--- Begin Data to use ---

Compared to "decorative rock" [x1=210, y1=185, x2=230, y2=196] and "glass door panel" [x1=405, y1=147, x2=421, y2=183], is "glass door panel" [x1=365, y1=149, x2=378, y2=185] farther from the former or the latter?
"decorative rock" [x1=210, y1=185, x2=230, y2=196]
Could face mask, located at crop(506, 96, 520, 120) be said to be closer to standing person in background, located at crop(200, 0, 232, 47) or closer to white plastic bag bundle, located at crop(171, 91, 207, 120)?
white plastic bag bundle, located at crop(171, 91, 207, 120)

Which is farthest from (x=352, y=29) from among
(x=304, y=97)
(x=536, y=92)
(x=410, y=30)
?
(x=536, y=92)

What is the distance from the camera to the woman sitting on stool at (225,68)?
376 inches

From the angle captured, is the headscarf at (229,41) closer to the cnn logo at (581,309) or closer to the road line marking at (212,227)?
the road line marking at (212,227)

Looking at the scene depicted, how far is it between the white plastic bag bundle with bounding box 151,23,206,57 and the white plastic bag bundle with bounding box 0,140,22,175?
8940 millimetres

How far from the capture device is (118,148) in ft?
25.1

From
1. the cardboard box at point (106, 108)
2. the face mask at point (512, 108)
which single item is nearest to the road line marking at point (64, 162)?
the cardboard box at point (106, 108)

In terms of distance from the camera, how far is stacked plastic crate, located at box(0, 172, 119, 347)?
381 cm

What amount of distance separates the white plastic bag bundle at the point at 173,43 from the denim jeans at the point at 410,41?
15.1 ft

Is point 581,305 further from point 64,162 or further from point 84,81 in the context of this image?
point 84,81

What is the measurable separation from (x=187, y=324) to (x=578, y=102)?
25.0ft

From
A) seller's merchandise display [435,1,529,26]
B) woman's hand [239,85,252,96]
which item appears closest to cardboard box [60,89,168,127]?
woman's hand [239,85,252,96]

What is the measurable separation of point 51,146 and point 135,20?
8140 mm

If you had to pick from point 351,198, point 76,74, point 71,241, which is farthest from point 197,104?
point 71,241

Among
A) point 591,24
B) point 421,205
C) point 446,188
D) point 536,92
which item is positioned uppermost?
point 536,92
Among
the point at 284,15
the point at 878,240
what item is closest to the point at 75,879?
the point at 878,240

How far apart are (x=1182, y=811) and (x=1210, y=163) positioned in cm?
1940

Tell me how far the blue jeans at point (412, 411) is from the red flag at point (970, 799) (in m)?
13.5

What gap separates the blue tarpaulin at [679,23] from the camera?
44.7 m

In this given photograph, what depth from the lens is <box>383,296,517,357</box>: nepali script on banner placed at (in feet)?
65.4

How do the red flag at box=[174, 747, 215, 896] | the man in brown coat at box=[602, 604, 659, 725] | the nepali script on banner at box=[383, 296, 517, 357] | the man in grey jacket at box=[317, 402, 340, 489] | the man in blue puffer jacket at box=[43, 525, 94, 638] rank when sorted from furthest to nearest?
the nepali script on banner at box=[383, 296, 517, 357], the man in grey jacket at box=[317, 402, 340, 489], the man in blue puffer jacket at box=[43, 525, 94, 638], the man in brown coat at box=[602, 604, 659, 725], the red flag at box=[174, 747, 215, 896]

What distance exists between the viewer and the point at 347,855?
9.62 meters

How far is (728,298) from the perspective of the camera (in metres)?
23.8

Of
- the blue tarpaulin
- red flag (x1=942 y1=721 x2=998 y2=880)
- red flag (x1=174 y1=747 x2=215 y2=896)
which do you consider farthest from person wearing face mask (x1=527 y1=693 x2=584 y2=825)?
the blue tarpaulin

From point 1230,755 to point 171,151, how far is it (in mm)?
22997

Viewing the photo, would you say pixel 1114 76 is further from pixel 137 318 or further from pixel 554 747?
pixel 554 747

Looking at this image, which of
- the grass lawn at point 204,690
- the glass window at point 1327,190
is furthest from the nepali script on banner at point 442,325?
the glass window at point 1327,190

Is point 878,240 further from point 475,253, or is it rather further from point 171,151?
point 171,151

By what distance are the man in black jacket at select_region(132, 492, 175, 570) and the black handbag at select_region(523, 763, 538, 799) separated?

--- End Data to use ---

Your task:
Reproduce, word for word, the part of the lines above that opens with the line containing "What is the distance" and closes with the line containing "8940 millimetres". Include both of those lines.

The response:
What is the distance from the camera to the woman sitting on stool at (225,68)?
376 inches

From the angle captured, is the headscarf at (229,41) closer to the cnn logo at (581,309) or closer to the road line marking at (212,227)?
the road line marking at (212,227)

Looking at the scene depicted, how far is it between the white plastic bag bundle with bounding box 151,23,206,57 and the white plastic bag bundle with bounding box 0,140,22,175?
8940 millimetres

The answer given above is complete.